- _Document section_:
I Need More Chickens

This is the battle cry that is launched from most chicken lovers/owners at least once a year. Especially around springtime when feed stores are overflowing with fluffy little orbs of feathery hatchling-ness ripe for the picking. More hens! More eggs! It really is a sickness.

But for “the pet that gives back,” it’s a slightly more justified request than for, say, more shoes. Chickens do best in flocks. They feed off each other socially, they get a sense of peace and calm by meandering about the yard together, gossiping about the day’s events like little ladies strolling through the garden with their hands clasped behind their backs, they take dust baths together, and they roost together at night. They teach each other which bugs are good and which to keep clear of the beak, and they alert each other when there is danger–like yesterday morning when Goldie bok-bok’d to the young’ins about the presence of a black snake in the grass. For chickens–as for most prey animals–there is safety and happiness and peace in numbers.

- _Entries_:

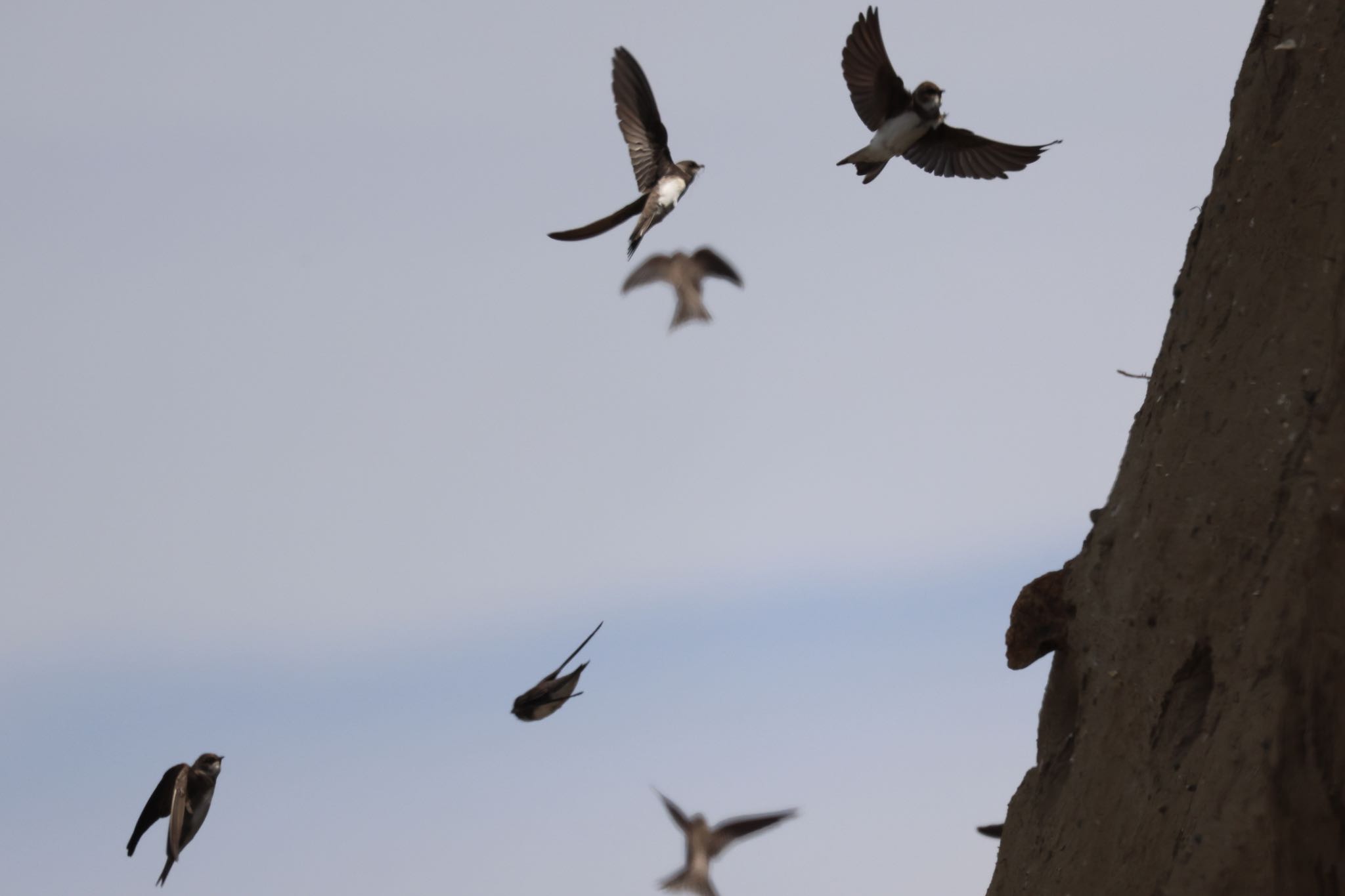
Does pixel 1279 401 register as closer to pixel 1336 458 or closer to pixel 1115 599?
pixel 1336 458

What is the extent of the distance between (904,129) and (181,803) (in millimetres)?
4208

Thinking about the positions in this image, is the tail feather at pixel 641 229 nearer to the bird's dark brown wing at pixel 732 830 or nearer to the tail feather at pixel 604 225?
the tail feather at pixel 604 225

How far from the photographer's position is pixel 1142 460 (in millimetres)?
4844

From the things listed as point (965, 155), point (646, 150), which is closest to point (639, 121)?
point (646, 150)

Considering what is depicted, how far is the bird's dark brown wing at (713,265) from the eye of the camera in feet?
25.0

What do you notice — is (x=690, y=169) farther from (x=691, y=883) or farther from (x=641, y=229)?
(x=691, y=883)

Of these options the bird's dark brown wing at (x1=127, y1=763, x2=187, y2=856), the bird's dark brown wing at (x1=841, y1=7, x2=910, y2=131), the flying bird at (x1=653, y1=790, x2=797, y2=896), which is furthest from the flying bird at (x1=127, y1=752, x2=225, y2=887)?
the bird's dark brown wing at (x1=841, y1=7, x2=910, y2=131)

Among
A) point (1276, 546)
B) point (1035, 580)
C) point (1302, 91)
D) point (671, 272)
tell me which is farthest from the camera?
point (671, 272)

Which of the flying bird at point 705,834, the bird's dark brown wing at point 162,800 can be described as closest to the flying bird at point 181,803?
the bird's dark brown wing at point 162,800

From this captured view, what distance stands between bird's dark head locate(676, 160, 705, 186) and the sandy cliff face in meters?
2.35

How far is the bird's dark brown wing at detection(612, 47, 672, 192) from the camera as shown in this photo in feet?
21.4

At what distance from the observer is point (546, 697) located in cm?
725

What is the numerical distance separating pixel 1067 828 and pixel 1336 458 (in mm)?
1473

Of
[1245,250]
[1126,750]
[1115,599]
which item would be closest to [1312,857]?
[1126,750]
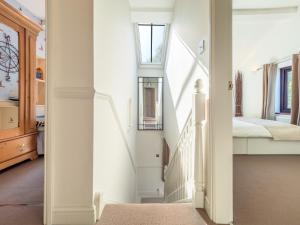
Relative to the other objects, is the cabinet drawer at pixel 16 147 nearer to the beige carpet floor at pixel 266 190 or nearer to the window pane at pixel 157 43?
the beige carpet floor at pixel 266 190

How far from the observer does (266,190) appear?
208cm

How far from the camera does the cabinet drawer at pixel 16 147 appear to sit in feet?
8.27

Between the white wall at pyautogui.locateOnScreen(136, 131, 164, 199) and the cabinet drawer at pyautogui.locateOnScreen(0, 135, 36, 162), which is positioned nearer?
the cabinet drawer at pyautogui.locateOnScreen(0, 135, 36, 162)

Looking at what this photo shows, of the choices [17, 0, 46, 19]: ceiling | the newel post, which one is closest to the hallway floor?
the newel post

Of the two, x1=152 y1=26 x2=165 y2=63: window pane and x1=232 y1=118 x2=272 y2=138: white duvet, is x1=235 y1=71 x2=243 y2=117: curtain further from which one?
x1=232 y1=118 x2=272 y2=138: white duvet

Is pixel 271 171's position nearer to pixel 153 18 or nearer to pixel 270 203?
pixel 270 203

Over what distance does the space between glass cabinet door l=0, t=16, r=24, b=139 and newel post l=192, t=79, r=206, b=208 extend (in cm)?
239

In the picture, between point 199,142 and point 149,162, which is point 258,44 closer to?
point 149,162

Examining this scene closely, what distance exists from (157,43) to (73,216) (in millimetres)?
4880

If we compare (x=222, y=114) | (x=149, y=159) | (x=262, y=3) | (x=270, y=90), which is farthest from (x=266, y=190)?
(x=149, y=159)

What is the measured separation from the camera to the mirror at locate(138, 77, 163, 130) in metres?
5.96

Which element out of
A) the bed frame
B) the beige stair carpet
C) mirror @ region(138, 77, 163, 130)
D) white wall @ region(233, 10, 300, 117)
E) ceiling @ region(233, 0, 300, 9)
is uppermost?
ceiling @ region(233, 0, 300, 9)

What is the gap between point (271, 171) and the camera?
2613 mm

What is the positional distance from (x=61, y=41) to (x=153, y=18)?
10.2ft
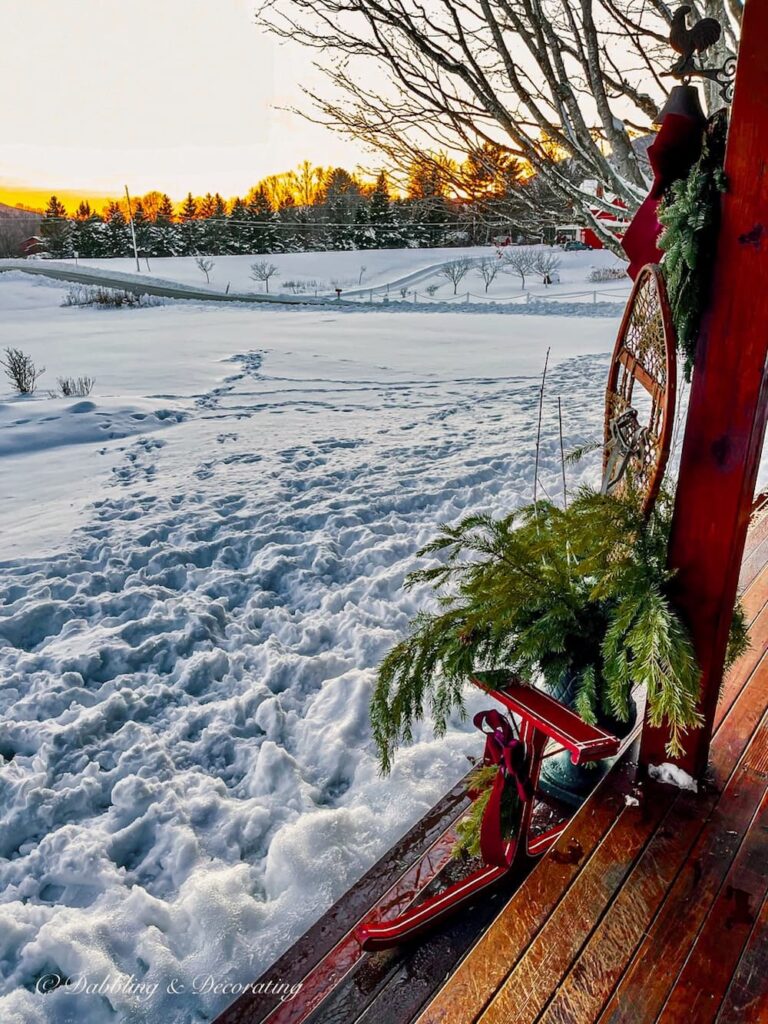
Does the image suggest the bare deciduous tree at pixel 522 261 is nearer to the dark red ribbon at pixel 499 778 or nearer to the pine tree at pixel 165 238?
the pine tree at pixel 165 238

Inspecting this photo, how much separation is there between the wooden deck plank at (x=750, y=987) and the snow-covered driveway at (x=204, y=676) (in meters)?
1.14

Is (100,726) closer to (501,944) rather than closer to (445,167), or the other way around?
(501,944)

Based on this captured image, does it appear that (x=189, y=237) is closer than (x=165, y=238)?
No

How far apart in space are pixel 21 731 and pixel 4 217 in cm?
6032

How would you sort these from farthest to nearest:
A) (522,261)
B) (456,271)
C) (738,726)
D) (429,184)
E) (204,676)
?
(456,271) → (522,261) → (429,184) → (204,676) → (738,726)

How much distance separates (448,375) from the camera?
10219mm

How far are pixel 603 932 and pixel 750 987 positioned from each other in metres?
0.28

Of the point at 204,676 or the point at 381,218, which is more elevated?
the point at 381,218

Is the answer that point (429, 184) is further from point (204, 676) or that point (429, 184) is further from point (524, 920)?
point (524, 920)

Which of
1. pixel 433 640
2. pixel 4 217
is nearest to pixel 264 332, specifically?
pixel 433 640

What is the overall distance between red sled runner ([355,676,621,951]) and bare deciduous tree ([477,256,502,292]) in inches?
1311

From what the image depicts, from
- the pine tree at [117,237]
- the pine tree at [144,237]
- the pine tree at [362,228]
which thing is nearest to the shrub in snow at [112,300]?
the pine tree at [144,237]

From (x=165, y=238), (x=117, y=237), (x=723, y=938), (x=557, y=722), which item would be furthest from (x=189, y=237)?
(x=723, y=938)

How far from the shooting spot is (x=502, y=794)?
68.7 inches
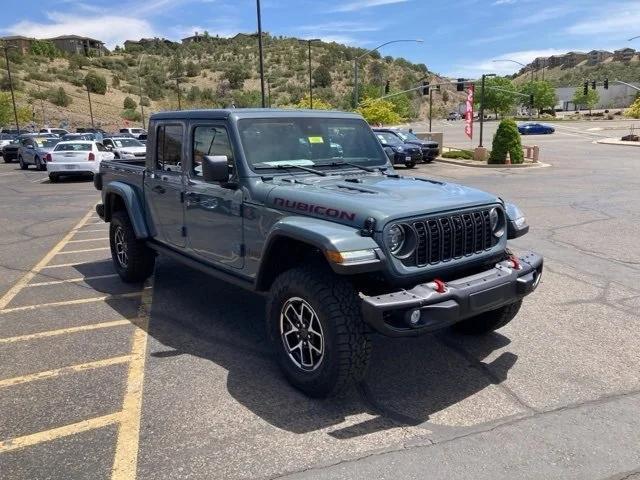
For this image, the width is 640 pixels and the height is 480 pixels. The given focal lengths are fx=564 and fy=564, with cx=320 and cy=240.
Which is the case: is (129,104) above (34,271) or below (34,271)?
above

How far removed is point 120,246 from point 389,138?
1870 centimetres

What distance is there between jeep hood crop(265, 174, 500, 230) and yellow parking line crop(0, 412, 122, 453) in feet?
5.83

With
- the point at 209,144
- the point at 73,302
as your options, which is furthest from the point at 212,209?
the point at 73,302

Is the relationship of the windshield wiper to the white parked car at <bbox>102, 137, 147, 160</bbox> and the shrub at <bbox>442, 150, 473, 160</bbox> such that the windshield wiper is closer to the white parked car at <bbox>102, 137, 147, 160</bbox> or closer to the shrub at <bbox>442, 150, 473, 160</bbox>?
the white parked car at <bbox>102, 137, 147, 160</bbox>

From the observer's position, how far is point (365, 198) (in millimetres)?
3842

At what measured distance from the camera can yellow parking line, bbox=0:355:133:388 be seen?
407 cm

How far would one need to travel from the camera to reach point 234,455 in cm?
312

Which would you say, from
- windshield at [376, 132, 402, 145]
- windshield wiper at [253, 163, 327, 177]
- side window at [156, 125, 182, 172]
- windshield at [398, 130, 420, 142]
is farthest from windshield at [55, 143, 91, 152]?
windshield wiper at [253, 163, 327, 177]

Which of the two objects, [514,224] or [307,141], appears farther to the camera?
[307,141]

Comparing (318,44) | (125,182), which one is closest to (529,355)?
(125,182)

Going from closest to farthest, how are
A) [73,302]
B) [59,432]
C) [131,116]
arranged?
1. [59,432]
2. [73,302]
3. [131,116]

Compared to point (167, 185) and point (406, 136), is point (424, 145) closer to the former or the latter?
point (406, 136)

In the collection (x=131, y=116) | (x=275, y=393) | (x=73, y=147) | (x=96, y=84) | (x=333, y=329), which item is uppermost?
(x=96, y=84)

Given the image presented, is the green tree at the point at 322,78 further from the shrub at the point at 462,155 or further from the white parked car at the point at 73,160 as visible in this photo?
the white parked car at the point at 73,160
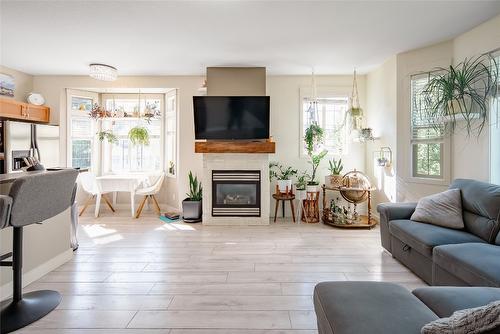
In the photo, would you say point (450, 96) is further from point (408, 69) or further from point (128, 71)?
point (128, 71)

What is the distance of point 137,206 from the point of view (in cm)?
554

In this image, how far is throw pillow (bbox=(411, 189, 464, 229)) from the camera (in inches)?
107

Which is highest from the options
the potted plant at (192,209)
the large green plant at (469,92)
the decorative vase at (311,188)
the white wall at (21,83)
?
the white wall at (21,83)

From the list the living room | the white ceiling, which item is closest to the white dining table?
the living room

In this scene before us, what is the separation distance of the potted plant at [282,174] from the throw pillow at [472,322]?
3708mm

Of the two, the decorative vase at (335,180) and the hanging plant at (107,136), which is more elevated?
the hanging plant at (107,136)

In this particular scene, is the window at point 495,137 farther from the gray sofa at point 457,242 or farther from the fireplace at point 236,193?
the fireplace at point 236,193

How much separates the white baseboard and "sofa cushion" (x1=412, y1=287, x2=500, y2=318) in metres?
2.97

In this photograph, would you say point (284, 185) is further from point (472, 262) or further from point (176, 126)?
point (472, 262)

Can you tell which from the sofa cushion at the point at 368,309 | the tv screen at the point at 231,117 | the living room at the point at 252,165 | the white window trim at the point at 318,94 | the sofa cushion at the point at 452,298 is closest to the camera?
the sofa cushion at the point at 368,309

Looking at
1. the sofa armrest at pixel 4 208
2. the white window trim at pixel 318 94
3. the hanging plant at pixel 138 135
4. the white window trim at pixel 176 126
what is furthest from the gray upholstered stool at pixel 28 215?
the white window trim at pixel 318 94

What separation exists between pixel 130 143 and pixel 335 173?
4111 millimetres

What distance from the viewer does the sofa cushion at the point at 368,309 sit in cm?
116

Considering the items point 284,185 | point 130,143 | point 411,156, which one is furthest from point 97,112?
point 411,156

- _Your tasks_:
1. List every activity that the chicken passage says hens do "together."
2. Resume the passage on keeping chickens, starting after its final sentence about safety and happiness and peace in numbers.
The rows are separate material, unrelated to the passage about chickens.

- _Expected outputs_:
1.
- Meandering about the yard, gossiping about the day's events
- Taking dust baths
- Roosting at night

2.
And okay, in case you see right through my scientific justification, I just want more fluffy feathered fatties meandering around my backyard in the dew-covered grass in the dappled morning sunshine. Just a couple, mind you. Three was my original “perfect number” until I realized that when you lose one and are down to just two, the whole pecking order is out of whack. With two, one is alone while the other is working on delivering an egg–a process that usually takes a couple of hours. With two, one is forever at the bottom of the pecking order, always on the run from Ms. Domineering Head Hen. (We all root for the underdog and we would like for her to have a friend to soften her status in the flock. It’s always less-stressful when there’s someone else to share your misery with, right?) And so, two hens is simply not fair. Three hens is better, definitely. But then what happens if one dies? Two. Again. Not good. And, most importantly, wouldn’t it be even more glorious to have four or five fluffy hens race across the lawn toward me when I come outside instead of two or three?

And so, while thoughts of more-more-more enter my head each spring and I tamp them down quicker than a hen swallowing a worm, I realize another series of dilemmas:

1. The run isn’t big enough. Based on my research at the time, it seemed big enough. But when I go on a trip–which happens more often lately–it’s simply unfair to expect the girls to thrive in such a small enclosure. No room for dust baths or to stretch their wings, or to get away from the dominant hen without retreating into the coop.
2. We built their enclosure in a spot that requires that the girls cross over my patio in order to get to the grassy yard. This results in much pooping on the patio and a special backyard shoes policy, since we all want to avoid stepping in chicken shit with our beloved Toms. Wouldn’t it be nice to go sit on your patio and avoid peeling out on a fresh pat of poo?
3. I live in a flood zone. Not only do we get tons of rain in our Florida summers, but it tends to gather–and sit, sometimes for days–in between my back door and the chicken coop. Not only is it not fun to walk through stagnant water to reach your hens, it’s even less fun walking through poop-infused stagnant water to reach your hens.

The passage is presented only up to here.